Dalla lista dei libri del 2020 preferiti da Obama, The Undocumented Americans è stato quel libro che mi ha fatto ritrovare la voglia di leggere: con questa breve recensione, vi consiglio di aggiungerlo alle letture per comprendere meglio il sistema e la società americana.

The Undocumented Americans racconta la vita degli immigrati senza documenti, negli Stati Uniti.

E l’autrice Karla Cornejo Villavicencio, è una di loro. Arrivata dall’Ecuador, a soli 4 anni, ha vissuto per decenni come immigrata priva di documenti insieme ai suoi genitori. Nel 2011 si è laureata ad Harvard per poi partecipare ad un dottorato di ricerca a Yale, garantito dal programma DACA.

Che cosa è il DACA?

DACA = Deferred Action for Childhood Arrivals, è un programma federale governativo, nato nel 2012 durante il mandato presidenziale di Obama. Concede ad alcune persone portate illegalmente negli Stati Uniti (da bambini), il permesso di vivere, studiare e lavorare.

Per richiederlo è necessario avere una fedina penale pulita, esser studenti o aver appena terminato il percorso di studi o il servizio militare.
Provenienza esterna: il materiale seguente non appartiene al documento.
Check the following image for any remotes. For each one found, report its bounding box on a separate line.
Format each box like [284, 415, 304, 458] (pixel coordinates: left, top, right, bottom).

Se la richiesta viene accettata l’espulsione è rinviata di due anni, dopo i quali si procederà con un altro rinnovo. In questo modo i facenti parte del DACA, possono ottenere alcuni servizi essenziali come la patente di guida, l’iscrizione al college o il permesso di lavorare.

La vittoria di Trump e il terrore degli Undocumented Americans

Anche dopo questa riforma, la loro esistenza non è mai stata semplice, ma dopo la vittoria di Trump, il terrore di dover lasciare il paese, per tutti gli Undocumented Americans, così come per l’autrice e la sua famiglia, si fa sempre più intenso.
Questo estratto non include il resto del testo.